Feiern die Menschen ein bestimmtes Ereignis in schwelgender Kindheitserinnerung, so betrachten sie die Gleichheit als etwas märchenhaftes.
Gehen sie ihrem Alltag nach, dann akzeptieren sie selbige immerhin noch.
Ich fahre mit dem Fahrstuhl nach unten und versuche mich innerlich auf eine Begegnung einzustellen, für deren emotionales Begreifen mir die Erfahrung fehlt.
Sie heisst Sandra.
Gefundenes Resultat einer weiteren Programm-Modifikation. Mein weibliches Pendant.
Verloren sitzt sie an dem kleinen Tisch und sucht mit ihren großen Augen das Lokal nach mir ab. Ich bin fünf Minuten zu spät dran.
"Hallo" - Mehr fällt mir nicht ein.
Das Gesicht so weiblich; alles vollkommen anmutig und doch einer Schwester gleich, strahlt sie mich an, in ihrer kindlichen Naivität.
"Hey", flüstert sie süß zurück.
Und gleichzeitig sagen wir beide : "Experiment gelungen."
Wir sind nicht austauschbar, sondern zu vervollständigen.
In dieser Nacht geben wir einander hin.

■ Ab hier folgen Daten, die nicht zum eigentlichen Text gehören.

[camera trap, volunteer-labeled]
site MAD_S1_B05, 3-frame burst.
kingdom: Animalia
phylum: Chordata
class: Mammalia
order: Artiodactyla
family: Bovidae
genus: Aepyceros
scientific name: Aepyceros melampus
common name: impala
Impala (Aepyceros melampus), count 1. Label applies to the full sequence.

Stöhnendes Atmen, unterbrochen von allzu sanften Berührungen und Keuchen und gelebter Liebe.
So wunderbar ist es ein Kind zu schaffen, das keine Unterscheidung zwischen den Geschlechtern mehr kennen wird.
Ich weiss das. Für sie ist es nur der beste Sex, den sie jemals hatte.
Für unseren Nachwuchs wird es keinen passenden Namen geben, weil er weder männlich noch weiblich auf die Welt kommen wird.
Aber etwas sehe ich bereits jetzt vor meinem geistigen Auge. Eine Buchstabenfolge.
It´s a MATCH!
Genauso deutlich wie damals die Dollarzeichen.
Dennoch, ein fader Beigeschmack wird bleiben.
Ist die Menschheit wirklich schon reif für neue Ideen?